4.9. Candidate Statements. Each candidate shall be allowed to make a statement of her/his qualifications for office. The Election Committee shall establish reasonable rules regarding the length and format of candidate statements.

4.10. Voting. The Election Committee shall determine a fair, democratic and expedient process for the voting.

  • 4.10.1. Only members in good standing may vote.
  • 4.10.2. The Election Committee may provide for absentee voting ahead of this meeting, but absentee voting shall close no later than the conclusion of this meeting.

4.11. Campaigning. BPD shall not discriminate in favor of or against any eligible candidate in any BPD election. No BPD funds, resources or mailings will be used to assist any member’s candidacy for the Steering Committee. No candidate may solicit, accept or receive a material or in-kind contribution for his or her campaign from any person who is not a member in good standing of BPD.

4.12. Fair Election. Adequate safeguards to ensure a fair election shall be provided, including the right of any candidate to have an observer at the counting of ballots.

4.13. Declaration of Election. The candidate receiving a plurality of the votes for each office shall be declared elected, or the Election Committee may provide for a fair and expedient ranked-choice voting and tallying method. Ties shall be decided by a game of chance.

Article 5 - Vacancy & Removal of Directors

5.1. Automatic Vacancy. Any Officer that misses three consecutive regularly-scheduled Steering Committee meetings is automatically removed from office.

5.2. Removal of Officer by Steering Committee. An individual can be removed from the Steering Committee by a unanimous vote of all other members of the Steering Committee and an affirmative vote of members in good standing present and voting, a quorum being present, at the next general meeting.

5.3. Interim Appointment. If a Steering Committee position becomes vacant other than by recall, the Steering Committee shall announce the vacancy to the General Membership and seek to appoint or have the members in good standing elect a new individual to fill the vacancy for the remainder of the term as soon as practicable.

5.4. Recall of Officer by Membership. Members in good standing may call for a recall election by submitting to the Steering Committee a petition of twenty percent (20%) of the members in good standing.

  • 5.4.1. The recall petition shall specify the name and position of the person to be recalled and the cause for recall, on each page. The recall petition shall include printed name, signature, and date. A separate recall petition must be circulated for each Steering Committee subject to recall.
  • 5.4.2. To be valid, signatures must be collected within three (3) months prior to submission of the petition.
  • 5.4.3. Validation of petition signatures is to be completed by the Secretary within ten (10) days of submission to the Steering Committee, or if the recall is for the Secretary or the Secretary is unavailable, by another member of the Steering Committee.
  • 5.4.4. The Steering Committee must schedule the recall election meeting to take place within six (6) weeks from the date of the validation of the recall petition, and notify the membership at least fifteen (15) days prior to the date of the recall election.
━━━━━━━━━━━━━━━━
What the task requires: Retype the bylaws passage above from "4.9. Candidate Statements." to "of this meeting.", keeping every word and punctuation mark unchanged.

Data records:
━━━━━━━━━━━━━━━━
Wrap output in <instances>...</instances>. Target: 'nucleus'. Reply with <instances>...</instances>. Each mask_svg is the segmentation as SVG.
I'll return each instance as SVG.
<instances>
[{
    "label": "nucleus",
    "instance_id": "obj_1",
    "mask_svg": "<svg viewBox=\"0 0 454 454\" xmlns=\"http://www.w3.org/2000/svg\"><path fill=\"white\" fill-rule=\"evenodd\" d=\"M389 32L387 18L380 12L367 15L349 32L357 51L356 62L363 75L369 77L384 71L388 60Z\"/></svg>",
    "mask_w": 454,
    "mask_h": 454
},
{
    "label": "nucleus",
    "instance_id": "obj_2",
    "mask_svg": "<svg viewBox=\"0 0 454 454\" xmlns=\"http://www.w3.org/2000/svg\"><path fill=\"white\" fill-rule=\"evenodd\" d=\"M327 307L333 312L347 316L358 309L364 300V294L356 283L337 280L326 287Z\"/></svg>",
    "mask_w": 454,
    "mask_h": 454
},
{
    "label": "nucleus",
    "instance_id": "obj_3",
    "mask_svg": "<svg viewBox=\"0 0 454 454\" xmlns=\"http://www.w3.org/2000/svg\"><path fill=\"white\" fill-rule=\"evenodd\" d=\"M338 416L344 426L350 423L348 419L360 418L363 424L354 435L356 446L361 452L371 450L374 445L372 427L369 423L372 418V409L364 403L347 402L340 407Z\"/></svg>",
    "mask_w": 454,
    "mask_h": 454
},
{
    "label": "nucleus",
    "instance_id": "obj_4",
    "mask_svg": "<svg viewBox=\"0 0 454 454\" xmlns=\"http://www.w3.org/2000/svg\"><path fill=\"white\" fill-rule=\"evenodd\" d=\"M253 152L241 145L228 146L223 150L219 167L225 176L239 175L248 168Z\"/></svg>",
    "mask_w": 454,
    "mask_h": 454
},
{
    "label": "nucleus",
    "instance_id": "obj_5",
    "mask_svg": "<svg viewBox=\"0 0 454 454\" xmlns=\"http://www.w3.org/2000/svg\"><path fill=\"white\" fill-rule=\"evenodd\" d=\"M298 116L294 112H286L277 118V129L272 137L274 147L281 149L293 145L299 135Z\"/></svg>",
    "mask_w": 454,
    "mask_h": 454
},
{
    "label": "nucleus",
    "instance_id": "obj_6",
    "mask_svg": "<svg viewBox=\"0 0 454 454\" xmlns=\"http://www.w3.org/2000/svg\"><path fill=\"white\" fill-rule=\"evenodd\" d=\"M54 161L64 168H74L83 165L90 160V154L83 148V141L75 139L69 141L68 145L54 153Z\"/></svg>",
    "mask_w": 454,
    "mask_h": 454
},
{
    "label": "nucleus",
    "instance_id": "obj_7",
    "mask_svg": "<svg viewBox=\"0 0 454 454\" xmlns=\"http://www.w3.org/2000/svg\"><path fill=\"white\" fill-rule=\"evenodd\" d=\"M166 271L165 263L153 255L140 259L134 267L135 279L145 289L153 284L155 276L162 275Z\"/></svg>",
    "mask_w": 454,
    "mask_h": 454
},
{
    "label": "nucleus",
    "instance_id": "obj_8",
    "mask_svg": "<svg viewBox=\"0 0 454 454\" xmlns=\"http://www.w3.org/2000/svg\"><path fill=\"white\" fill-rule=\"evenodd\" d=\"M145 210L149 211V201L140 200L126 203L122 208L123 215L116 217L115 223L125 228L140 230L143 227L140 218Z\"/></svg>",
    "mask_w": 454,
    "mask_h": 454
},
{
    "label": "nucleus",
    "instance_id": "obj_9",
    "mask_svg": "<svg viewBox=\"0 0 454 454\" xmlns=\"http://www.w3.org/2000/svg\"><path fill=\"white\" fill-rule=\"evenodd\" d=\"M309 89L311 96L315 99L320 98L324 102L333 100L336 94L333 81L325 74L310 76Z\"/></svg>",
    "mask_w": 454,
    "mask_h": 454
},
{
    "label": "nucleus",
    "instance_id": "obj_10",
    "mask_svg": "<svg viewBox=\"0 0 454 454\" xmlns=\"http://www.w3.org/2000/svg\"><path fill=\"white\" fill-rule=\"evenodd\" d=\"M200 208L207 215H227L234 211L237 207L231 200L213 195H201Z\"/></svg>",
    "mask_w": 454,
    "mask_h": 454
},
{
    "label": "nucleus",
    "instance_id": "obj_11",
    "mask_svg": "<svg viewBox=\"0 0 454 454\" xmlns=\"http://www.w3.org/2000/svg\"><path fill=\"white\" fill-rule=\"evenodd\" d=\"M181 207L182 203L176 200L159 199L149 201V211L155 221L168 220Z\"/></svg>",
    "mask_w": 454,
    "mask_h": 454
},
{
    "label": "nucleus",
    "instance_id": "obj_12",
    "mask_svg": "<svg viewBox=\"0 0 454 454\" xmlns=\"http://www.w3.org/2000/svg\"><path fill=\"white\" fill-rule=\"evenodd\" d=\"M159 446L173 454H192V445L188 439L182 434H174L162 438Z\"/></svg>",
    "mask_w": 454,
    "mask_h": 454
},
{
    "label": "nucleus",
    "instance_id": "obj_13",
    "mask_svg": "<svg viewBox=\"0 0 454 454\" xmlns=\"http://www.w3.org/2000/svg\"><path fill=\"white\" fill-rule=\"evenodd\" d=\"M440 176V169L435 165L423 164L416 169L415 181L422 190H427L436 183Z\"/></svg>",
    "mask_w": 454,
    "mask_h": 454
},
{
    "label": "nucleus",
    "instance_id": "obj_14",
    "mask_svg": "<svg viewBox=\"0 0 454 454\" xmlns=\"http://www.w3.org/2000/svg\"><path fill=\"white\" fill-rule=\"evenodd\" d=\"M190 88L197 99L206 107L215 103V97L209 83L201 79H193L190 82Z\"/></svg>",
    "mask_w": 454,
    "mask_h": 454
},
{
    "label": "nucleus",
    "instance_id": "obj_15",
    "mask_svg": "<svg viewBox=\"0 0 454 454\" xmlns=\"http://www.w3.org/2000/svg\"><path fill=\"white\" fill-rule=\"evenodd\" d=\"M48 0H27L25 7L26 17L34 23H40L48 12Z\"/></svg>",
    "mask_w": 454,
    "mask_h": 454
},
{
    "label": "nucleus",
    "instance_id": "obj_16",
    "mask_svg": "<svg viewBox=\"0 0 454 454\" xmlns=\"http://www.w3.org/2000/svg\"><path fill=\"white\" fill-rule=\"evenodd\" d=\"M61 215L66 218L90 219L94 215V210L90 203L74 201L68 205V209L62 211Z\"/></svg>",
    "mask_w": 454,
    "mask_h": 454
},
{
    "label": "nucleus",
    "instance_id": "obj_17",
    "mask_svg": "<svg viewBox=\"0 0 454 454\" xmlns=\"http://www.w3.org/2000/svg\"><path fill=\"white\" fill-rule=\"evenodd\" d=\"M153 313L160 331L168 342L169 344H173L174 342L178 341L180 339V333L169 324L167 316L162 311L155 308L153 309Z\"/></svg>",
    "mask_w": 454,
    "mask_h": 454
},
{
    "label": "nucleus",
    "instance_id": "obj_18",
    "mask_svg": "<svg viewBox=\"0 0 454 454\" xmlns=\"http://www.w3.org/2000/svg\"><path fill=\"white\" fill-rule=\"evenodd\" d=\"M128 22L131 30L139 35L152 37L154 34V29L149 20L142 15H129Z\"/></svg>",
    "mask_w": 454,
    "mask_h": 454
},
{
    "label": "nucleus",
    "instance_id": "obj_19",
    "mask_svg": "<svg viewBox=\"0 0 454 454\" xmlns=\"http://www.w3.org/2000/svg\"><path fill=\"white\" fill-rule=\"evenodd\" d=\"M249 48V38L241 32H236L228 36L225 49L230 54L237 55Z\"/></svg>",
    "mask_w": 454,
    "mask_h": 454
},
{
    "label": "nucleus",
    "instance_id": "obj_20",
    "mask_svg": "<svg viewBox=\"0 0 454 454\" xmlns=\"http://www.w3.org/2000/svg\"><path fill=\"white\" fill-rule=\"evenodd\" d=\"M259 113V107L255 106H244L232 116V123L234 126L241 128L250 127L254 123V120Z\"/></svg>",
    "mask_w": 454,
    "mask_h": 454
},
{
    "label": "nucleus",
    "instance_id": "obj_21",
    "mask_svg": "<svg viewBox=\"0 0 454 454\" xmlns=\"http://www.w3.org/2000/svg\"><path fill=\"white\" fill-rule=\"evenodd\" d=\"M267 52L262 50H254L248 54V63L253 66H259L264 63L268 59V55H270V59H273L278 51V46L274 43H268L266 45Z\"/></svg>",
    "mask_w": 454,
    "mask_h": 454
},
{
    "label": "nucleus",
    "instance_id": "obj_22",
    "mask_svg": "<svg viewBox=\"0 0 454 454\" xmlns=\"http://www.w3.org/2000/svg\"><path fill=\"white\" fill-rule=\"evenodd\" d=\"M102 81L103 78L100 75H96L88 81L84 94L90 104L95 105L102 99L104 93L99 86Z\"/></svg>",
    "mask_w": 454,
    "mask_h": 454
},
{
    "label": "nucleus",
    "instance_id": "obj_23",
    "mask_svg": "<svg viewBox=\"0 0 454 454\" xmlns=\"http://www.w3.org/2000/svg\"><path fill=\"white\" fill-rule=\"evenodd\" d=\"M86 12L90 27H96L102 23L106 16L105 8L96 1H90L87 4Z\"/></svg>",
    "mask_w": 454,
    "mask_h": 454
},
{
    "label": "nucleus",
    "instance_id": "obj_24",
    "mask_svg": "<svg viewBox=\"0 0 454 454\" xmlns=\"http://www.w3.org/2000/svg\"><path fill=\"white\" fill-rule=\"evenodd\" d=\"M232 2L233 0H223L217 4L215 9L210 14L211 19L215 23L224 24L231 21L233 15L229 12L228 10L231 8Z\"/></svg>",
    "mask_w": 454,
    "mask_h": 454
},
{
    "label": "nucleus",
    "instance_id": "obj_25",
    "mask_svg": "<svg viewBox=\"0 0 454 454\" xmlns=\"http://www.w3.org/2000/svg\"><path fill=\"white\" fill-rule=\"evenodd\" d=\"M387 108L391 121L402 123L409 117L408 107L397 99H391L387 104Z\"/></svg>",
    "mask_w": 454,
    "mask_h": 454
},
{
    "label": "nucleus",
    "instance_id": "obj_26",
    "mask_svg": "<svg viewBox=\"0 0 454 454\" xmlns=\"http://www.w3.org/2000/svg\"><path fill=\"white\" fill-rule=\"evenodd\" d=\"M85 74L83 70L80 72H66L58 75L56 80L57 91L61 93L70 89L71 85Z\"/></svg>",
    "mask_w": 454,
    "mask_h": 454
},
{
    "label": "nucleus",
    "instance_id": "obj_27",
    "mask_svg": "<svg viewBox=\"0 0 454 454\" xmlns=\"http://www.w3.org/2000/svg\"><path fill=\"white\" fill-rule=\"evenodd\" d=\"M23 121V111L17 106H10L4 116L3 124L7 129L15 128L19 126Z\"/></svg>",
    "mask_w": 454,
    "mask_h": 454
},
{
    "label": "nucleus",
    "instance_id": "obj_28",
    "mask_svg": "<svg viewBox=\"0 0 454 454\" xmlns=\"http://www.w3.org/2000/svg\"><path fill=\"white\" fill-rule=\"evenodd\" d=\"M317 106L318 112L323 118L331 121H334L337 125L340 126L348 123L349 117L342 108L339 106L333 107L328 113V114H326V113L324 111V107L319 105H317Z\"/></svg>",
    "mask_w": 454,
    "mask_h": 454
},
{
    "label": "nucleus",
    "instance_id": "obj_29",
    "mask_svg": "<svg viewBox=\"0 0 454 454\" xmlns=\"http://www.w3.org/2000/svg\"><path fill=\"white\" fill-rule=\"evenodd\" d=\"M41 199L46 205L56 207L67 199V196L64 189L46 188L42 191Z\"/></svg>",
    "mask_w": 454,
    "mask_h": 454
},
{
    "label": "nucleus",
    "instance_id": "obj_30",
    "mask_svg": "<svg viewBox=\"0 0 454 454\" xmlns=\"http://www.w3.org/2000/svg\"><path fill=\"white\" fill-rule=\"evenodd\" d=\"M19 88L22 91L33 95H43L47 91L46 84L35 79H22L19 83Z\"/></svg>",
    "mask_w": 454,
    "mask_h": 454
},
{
━━━━━━━━━━━━━━━━
Exercise result:
4.9. Candidate Statements. Each candidate shall be allowed to make a statement of her/his qualifications for office. The Election Committee shall establish reasonable rules regarding the length and format of candidate statements.

4.10. Voting. The Election Committee shall determine a fair, democratic and expedient process for the voting.

  • 4.10.1. Only members in good standing may vote.
  • 4.10.2. The Election Committee may provide for absentee voting ahead of this meeting, but absentee voting shall close no later than the conclusion of this meeting.